▸ **TASK OBJECTIVE**
Copy out the listing below line by line, keeping every character unchanged.

▸ **LISTING**
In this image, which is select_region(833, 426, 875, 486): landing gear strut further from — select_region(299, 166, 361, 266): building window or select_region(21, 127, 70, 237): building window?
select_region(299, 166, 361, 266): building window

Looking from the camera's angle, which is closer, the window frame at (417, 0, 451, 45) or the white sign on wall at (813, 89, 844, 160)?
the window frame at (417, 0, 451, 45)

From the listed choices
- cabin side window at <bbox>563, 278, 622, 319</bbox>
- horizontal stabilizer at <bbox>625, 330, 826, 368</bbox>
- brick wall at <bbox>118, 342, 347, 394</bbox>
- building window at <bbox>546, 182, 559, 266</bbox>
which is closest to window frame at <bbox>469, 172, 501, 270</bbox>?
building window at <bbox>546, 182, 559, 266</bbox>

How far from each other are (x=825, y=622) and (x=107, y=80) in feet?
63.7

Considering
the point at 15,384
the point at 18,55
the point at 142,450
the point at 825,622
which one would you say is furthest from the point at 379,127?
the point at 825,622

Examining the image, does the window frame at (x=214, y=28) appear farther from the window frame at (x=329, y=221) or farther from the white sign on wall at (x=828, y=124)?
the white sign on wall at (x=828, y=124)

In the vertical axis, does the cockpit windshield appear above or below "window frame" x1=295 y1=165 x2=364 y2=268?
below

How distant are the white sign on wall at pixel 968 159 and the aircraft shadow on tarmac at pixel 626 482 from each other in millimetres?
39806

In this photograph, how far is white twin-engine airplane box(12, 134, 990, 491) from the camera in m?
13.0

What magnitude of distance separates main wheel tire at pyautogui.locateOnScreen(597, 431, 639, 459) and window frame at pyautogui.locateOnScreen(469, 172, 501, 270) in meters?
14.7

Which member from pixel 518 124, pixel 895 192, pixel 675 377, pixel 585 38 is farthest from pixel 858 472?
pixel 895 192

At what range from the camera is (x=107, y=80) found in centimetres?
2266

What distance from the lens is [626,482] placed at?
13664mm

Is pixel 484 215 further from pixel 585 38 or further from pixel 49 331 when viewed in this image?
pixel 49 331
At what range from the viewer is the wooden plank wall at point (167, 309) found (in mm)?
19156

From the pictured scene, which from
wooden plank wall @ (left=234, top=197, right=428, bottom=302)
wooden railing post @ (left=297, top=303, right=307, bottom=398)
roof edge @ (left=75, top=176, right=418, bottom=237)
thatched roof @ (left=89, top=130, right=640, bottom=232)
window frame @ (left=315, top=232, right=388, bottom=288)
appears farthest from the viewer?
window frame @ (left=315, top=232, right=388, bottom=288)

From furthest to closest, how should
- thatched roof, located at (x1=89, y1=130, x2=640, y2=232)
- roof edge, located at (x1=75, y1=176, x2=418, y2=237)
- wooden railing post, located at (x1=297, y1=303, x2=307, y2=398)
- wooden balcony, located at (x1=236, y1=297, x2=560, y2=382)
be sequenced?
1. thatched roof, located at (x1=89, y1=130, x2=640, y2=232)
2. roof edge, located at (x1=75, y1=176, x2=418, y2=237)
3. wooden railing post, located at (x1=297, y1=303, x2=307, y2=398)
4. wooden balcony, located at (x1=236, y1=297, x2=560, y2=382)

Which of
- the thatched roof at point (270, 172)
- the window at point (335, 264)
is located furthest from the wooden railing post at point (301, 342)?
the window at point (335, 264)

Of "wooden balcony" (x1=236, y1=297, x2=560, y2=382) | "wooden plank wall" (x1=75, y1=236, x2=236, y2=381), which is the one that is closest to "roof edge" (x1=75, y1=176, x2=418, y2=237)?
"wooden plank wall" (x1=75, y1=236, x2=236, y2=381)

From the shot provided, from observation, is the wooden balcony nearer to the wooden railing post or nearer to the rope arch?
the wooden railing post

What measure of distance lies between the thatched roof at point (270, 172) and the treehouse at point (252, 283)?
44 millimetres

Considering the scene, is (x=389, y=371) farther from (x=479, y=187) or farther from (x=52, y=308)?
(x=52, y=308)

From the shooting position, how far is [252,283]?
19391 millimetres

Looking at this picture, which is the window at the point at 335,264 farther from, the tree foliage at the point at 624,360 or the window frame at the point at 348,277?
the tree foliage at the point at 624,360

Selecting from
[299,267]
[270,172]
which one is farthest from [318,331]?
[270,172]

▸ **CORRECT RESPONSE**
In this image, which is select_region(833, 426, 875, 486): landing gear strut further from — select_region(299, 166, 361, 266): building window or select_region(21, 127, 70, 237): building window?
select_region(299, 166, 361, 266): building window

Looking from the camera's angle, which is closer, the window frame at (417, 0, 451, 45) or the white sign on wall at (813, 89, 844, 160)?
the window frame at (417, 0, 451, 45)

From the listed choices
- cabin side window at <bbox>563, 278, 622, 319</bbox>
- horizontal stabilizer at <bbox>625, 330, 826, 368</bbox>
- brick wall at <bbox>118, 342, 347, 394</bbox>
- building window at <bbox>546, 182, 559, 266</bbox>
which is closest to window frame at <bbox>469, 172, 501, 270</bbox>?
building window at <bbox>546, 182, 559, 266</bbox>

How far from each other are (x=825, y=622) and (x=107, y=80) in feet?
63.7

Considering
the point at 15,384
the point at 18,55
the point at 142,450
the point at 825,622
which one would you say is furthest from the point at 379,127?
the point at 825,622

Examining the image, does the window frame at (x=214, y=28) appear farther from the window frame at (x=329, y=221) or farther from the white sign on wall at (x=828, y=124)?
the white sign on wall at (x=828, y=124)

In the vertical axis, does the cockpit windshield appear above or below "window frame" x1=295 y1=165 x2=364 y2=268?
below

How distant are the white sign on wall at pixel 968 159 and the aircraft shadow on tarmac at pixel 626 482 from each other in millimetres?
39806

In this photograph, how far is white twin-engine airplane box(12, 134, 990, 491) from the camera in m?
13.0

What magnitude of distance separates main wheel tire at pyautogui.locateOnScreen(597, 431, 639, 459) and window frame at pyautogui.locateOnScreen(469, 172, 501, 270) in meters?
14.7

Which member from pixel 518 124, pixel 895 192, pixel 675 377, pixel 585 38 is farthest from pixel 858 472?
pixel 895 192

At what range from the camera is (x=107, y=80) found in centimetres?
2266

What distance from the lens is [626,482] placed at?
13664mm

Is pixel 484 215 further from pixel 585 38 or further from pixel 49 331 when viewed in this image?
pixel 49 331
At what range from the viewer is the wooden plank wall at point (167, 309) found (in mm)?
19156

From the pictured scene, which from
wooden plank wall @ (left=234, top=197, right=428, bottom=302)
wooden railing post @ (left=297, top=303, right=307, bottom=398)
roof edge @ (left=75, top=176, right=418, bottom=237)
thatched roof @ (left=89, top=130, right=640, bottom=232)
window frame @ (left=315, top=232, right=388, bottom=288)
appears farthest from the viewer?
window frame @ (left=315, top=232, right=388, bottom=288)

From furthest to closest, how should
- thatched roof, located at (x1=89, y1=130, x2=640, y2=232)
- roof edge, located at (x1=75, y1=176, x2=418, y2=237)
- wooden railing post, located at (x1=297, y1=303, x2=307, y2=398)
- wooden balcony, located at (x1=236, y1=297, x2=560, y2=382)
be sequenced?
1. thatched roof, located at (x1=89, y1=130, x2=640, y2=232)
2. roof edge, located at (x1=75, y1=176, x2=418, y2=237)
3. wooden railing post, located at (x1=297, y1=303, x2=307, y2=398)
4. wooden balcony, located at (x1=236, y1=297, x2=560, y2=382)

Which of
- the thatched roof at point (270, 172)
- the window at point (335, 264)
is located furthest from the wooden railing post at point (301, 342)?
the window at point (335, 264)

Of "wooden balcony" (x1=236, y1=297, x2=560, y2=382) | "wooden plank wall" (x1=75, y1=236, x2=236, y2=381), which is the one that is closest to "roof edge" (x1=75, y1=176, x2=418, y2=237)?
"wooden plank wall" (x1=75, y1=236, x2=236, y2=381)

From the shot provided, from observation, is the wooden balcony nearer to the wooden railing post or nearer to the rope arch?
the wooden railing post

What measure of distance lies between the thatched roof at point (270, 172) and the treehouse at point (252, 283)?
44 millimetres

Considering the scene, is (x=389, y=371) farther from (x=479, y=187) or farther from (x=52, y=308)?
(x=52, y=308)

From the shooting position, how far is [252,283]?
19391 millimetres

Looking at this picture, which is the window at the point at 335,264 farther from, the tree foliage at the point at 624,360 or the window frame at the point at 348,277?
the tree foliage at the point at 624,360

Selecting from
[299,267]
[270,172]
which one is farthest from [318,331]?
[270,172]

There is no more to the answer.